▶ Work to complete: Below are the records. Restate word for word every line from the one that contains "How far from the camera" through the final line, both included.
------------------------------------------------------------
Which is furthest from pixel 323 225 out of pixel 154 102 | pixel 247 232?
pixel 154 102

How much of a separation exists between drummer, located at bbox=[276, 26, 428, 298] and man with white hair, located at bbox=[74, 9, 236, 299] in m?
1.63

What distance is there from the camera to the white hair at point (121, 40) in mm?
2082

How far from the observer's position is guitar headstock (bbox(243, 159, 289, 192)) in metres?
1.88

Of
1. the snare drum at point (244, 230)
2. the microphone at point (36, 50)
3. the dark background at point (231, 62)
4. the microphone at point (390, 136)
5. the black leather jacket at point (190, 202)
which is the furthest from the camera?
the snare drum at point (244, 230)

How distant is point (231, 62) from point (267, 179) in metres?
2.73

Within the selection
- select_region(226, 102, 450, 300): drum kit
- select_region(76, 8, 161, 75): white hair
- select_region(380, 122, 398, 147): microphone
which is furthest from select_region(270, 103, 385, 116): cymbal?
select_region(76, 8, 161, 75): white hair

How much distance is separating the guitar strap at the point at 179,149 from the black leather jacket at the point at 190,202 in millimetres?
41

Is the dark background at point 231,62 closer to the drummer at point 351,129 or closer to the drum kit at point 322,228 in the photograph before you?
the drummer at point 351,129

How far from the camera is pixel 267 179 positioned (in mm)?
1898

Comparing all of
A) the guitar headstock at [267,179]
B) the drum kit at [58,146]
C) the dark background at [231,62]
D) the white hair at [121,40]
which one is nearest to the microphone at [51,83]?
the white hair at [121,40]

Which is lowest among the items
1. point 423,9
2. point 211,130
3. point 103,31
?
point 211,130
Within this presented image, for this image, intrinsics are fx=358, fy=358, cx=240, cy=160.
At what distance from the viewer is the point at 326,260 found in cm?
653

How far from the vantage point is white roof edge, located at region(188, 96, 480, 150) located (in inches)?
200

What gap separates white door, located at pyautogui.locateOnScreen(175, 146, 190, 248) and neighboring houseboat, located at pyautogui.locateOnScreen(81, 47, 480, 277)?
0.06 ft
------------------------------------------------------------
▶ Right answer:
How far from the camera is pixel 267 179 positioned (in mm)?
1898

Comparing all of
A) the guitar headstock at [267,179]
B) the drum kit at [58,146]
C) the dark background at [231,62]
D) the white hair at [121,40]
which one is nearest to the microphone at [51,83]?
the white hair at [121,40]

Which is lowest among the items
1. point 423,9
2. point 211,130
3. point 103,31
?
point 211,130
Within this presented image, for this image, intrinsics are fx=358, fy=358, cx=240, cy=160.
At what distance from the viewer is the point at 326,260 found in cm?
653

How far from the vantage point is white roof edge, located at region(188, 96, 480, 150) located (in inches)?
200

What gap separates white door, located at pyautogui.locateOnScreen(175, 146, 190, 248) and neighboring houseboat, located at pyautogui.locateOnScreen(81, 47, 480, 277)?
0.06 ft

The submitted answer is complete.